Some lines in the data below hold the string "tape". Report how many, as a bare number.

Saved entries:
------------------------------------------------------------------------
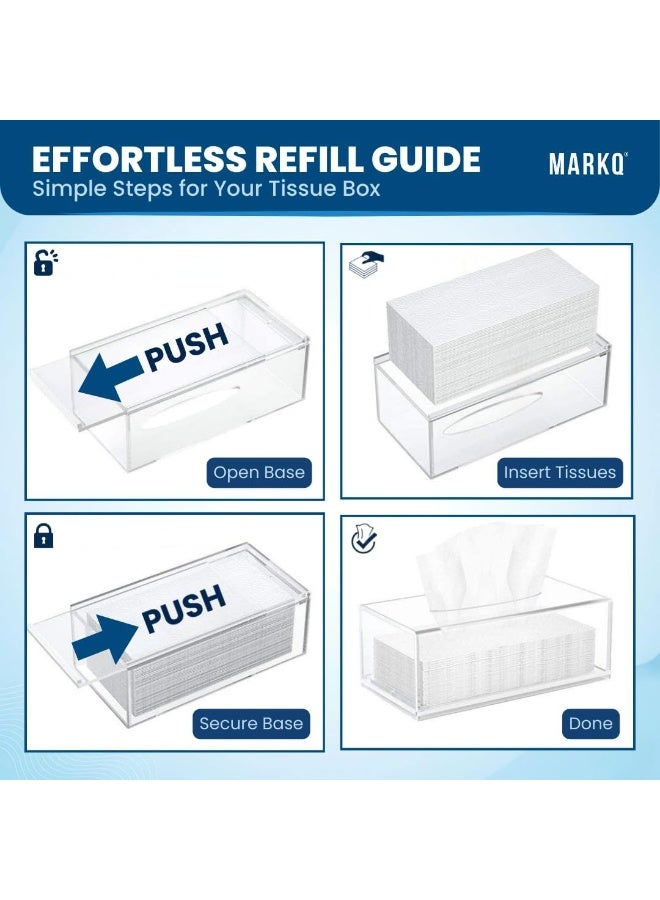 EFFORTLESS REFILL GUIDE
Simple Steps for Your Tissue Box

MARKQ

PUSH

Open Base

Insert Tissues

PUSH

Secure Base

Done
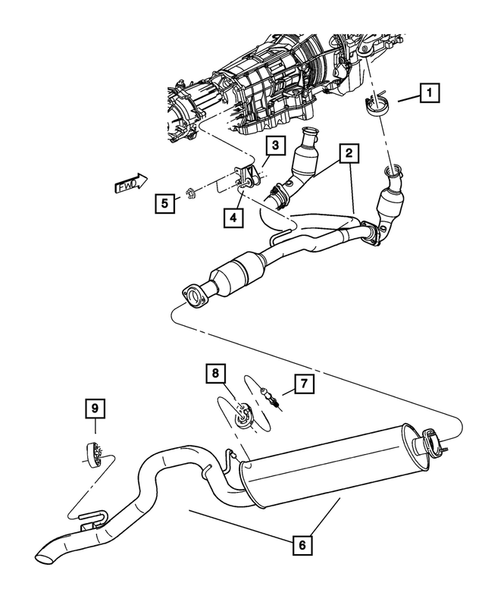 1
3
2
FWD
5
4
8
7
9
6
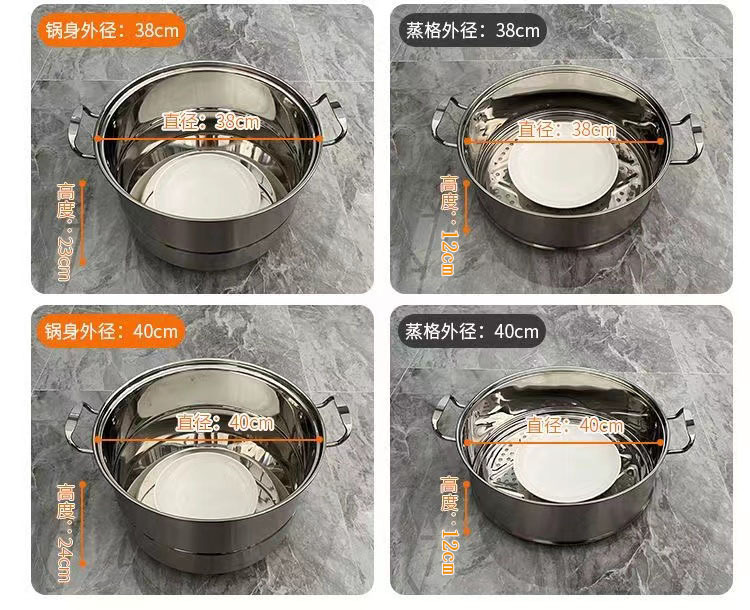 锅身外径：38cm

直径：38cm

高度：23cm

蒸格外径：38cm

直径：38cm

高度：12cm

锅身外径：40cm

直径：40cm

高度：24cm

蒸格外径：40cm

直径：40cm

高度：12cm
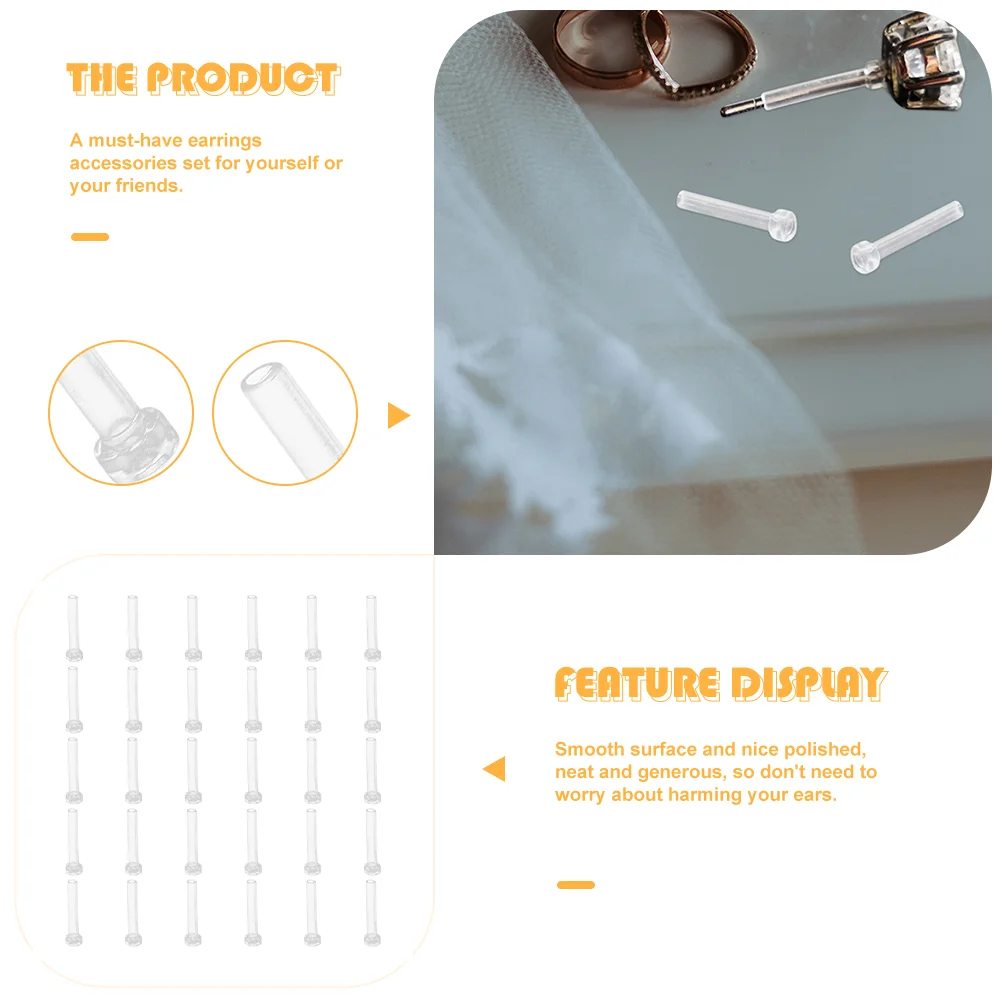 THE PRODUCT

A must-have earrings accessories set for yourself or your friends.

FEATURE DISPLAY

Smooth surface and nice polished, neat and generous, so don't need to worry about harming your ears.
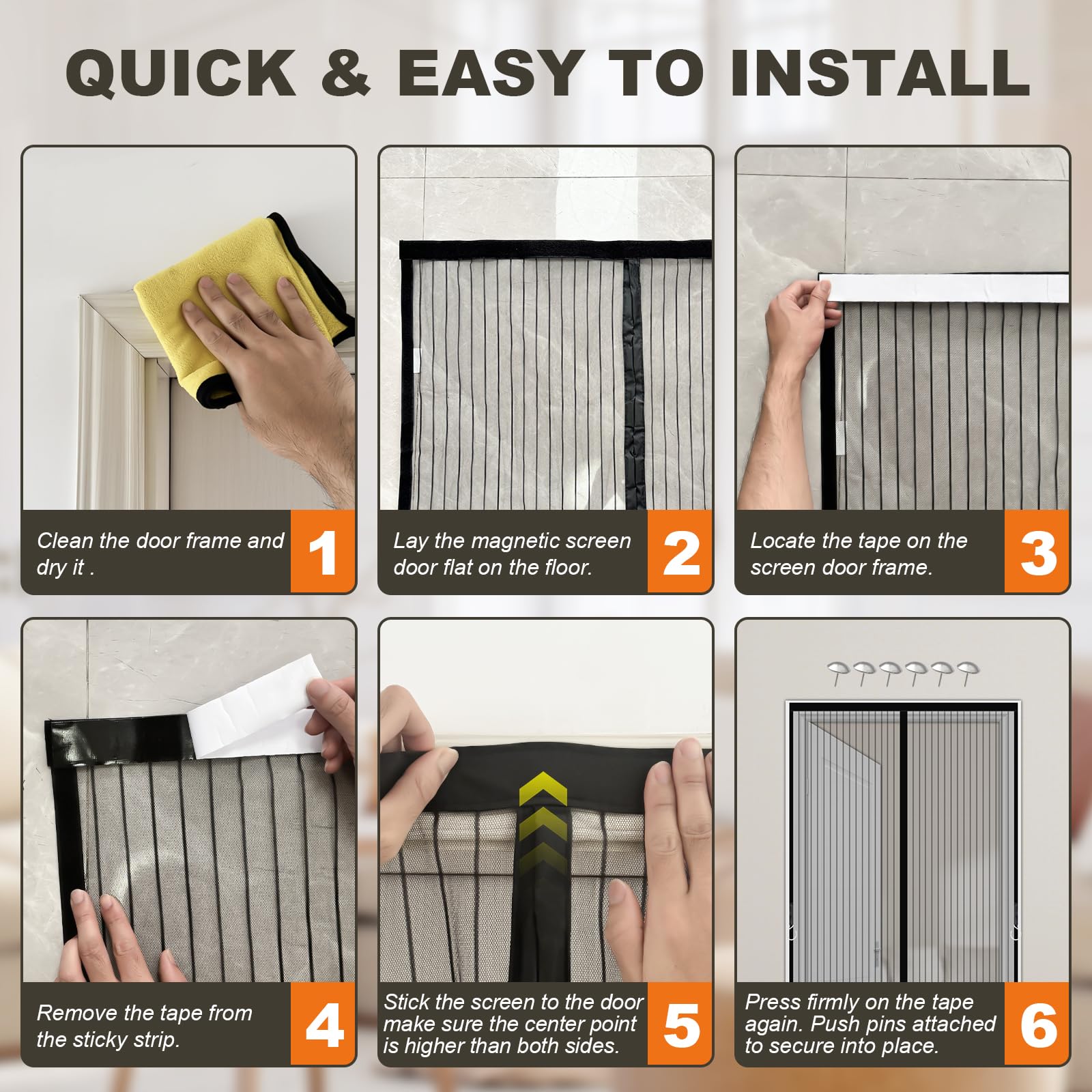 QUICK & EASY TO INSTALL

Clean the door frame and dry it .

1

Lay the magnetic screen door flat on the floor.

2

Locate the tape on the screen door frame.

3

Remove the tape from the sticky strip.

4

Stick the screen to the door make sure the center point is higher than both sides.

5

Press firmly on the tape again. Push pins attached to secure into place.

6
------------------------------------------------------------------------
• **Solution to the problem**
3